* ENTRIES PROVIDED *
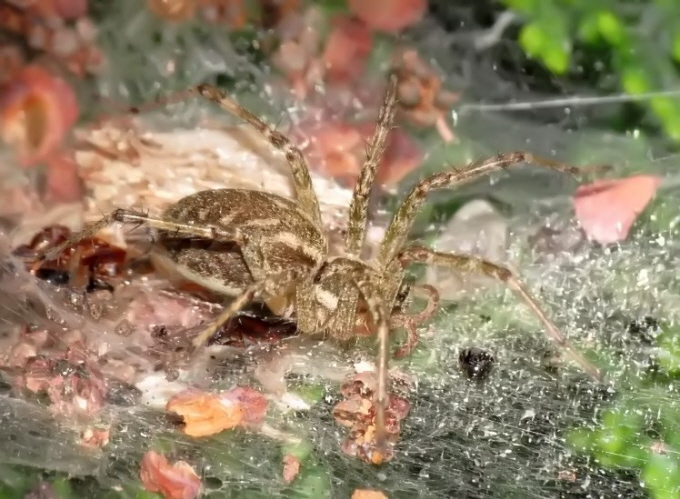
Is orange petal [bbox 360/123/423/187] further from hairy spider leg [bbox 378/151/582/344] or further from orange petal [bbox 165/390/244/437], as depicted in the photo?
orange petal [bbox 165/390/244/437]

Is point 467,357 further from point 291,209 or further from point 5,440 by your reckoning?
point 5,440

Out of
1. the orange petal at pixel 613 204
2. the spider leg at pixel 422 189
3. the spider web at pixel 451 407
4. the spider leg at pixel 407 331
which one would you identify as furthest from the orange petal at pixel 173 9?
the orange petal at pixel 613 204

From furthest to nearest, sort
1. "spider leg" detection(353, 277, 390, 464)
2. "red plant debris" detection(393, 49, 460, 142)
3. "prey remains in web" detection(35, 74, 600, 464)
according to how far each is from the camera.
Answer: "red plant debris" detection(393, 49, 460, 142) → "prey remains in web" detection(35, 74, 600, 464) → "spider leg" detection(353, 277, 390, 464)

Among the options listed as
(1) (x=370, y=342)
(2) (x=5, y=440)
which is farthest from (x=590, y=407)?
(2) (x=5, y=440)

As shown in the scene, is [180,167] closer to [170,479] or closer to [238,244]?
[238,244]

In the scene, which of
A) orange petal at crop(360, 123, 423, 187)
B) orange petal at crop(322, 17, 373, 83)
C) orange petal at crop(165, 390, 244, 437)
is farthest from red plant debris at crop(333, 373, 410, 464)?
orange petal at crop(322, 17, 373, 83)

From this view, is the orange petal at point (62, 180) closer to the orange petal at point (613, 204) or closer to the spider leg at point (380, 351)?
the spider leg at point (380, 351)

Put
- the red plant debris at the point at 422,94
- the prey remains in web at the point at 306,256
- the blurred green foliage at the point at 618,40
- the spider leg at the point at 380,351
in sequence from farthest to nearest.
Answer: the red plant debris at the point at 422,94 < the blurred green foliage at the point at 618,40 < the prey remains in web at the point at 306,256 < the spider leg at the point at 380,351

* AIM *
Write out all of these rows again, word for word, but leave the pictures out of your answer.

* WRITTEN ANSWER *
Is orange petal [bbox 360/123/423/187] further from hairy spider leg [bbox 378/151/582/344] or further from orange petal [bbox 165/390/244/437], as depicted in the photo?
orange petal [bbox 165/390/244/437]

Is point 467,357 further from point 291,209 or further from point 5,440 by your reckoning?
point 5,440

Out of
1. the orange petal at pixel 613 204
2. the spider leg at pixel 422 189
3. the spider web at pixel 451 407
4. the spider leg at pixel 407 331
which one would you identify as furthest from the orange petal at pixel 173 9?
the orange petal at pixel 613 204

From furthest to nearest, sort
1. "spider leg" detection(353, 277, 390, 464)
2. "red plant debris" detection(393, 49, 460, 142)
3. "prey remains in web" detection(35, 74, 600, 464)
according to how far each is from the camera.
Answer: "red plant debris" detection(393, 49, 460, 142) → "prey remains in web" detection(35, 74, 600, 464) → "spider leg" detection(353, 277, 390, 464)

Among the options listed as
(1) (x=370, y=342)
(2) (x=5, y=440)
which is farthest from (x=590, y=407)?
(2) (x=5, y=440)

As shown in the scene, is [180,167] closer to [170,479] or closer to [238,244]?
[238,244]

In the scene, which of
A) orange petal at crop(360, 123, 423, 187)
B) orange petal at crop(322, 17, 373, 83)
C) orange petal at crop(165, 390, 244, 437)
is farthest from red plant debris at crop(333, 373, 410, 464)?
orange petal at crop(322, 17, 373, 83)

From this view, is the orange petal at point (62, 180) closer to the orange petal at point (613, 204) or closer to the spider leg at point (380, 351)?
the spider leg at point (380, 351)

Put
- the red plant debris at the point at 422,94
- the prey remains in web at the point at 306,256
- the blurred green foliage at the point at 618,40
- the spider leg at the point at 380,351
in sequence from farthest to nearest.
Answer: the red plant debris at the point at 422,94 < the blurred green foliage at the point at 618,40 < the prey remains in web at the point at 306,256 < the spider leg at the point at 380,351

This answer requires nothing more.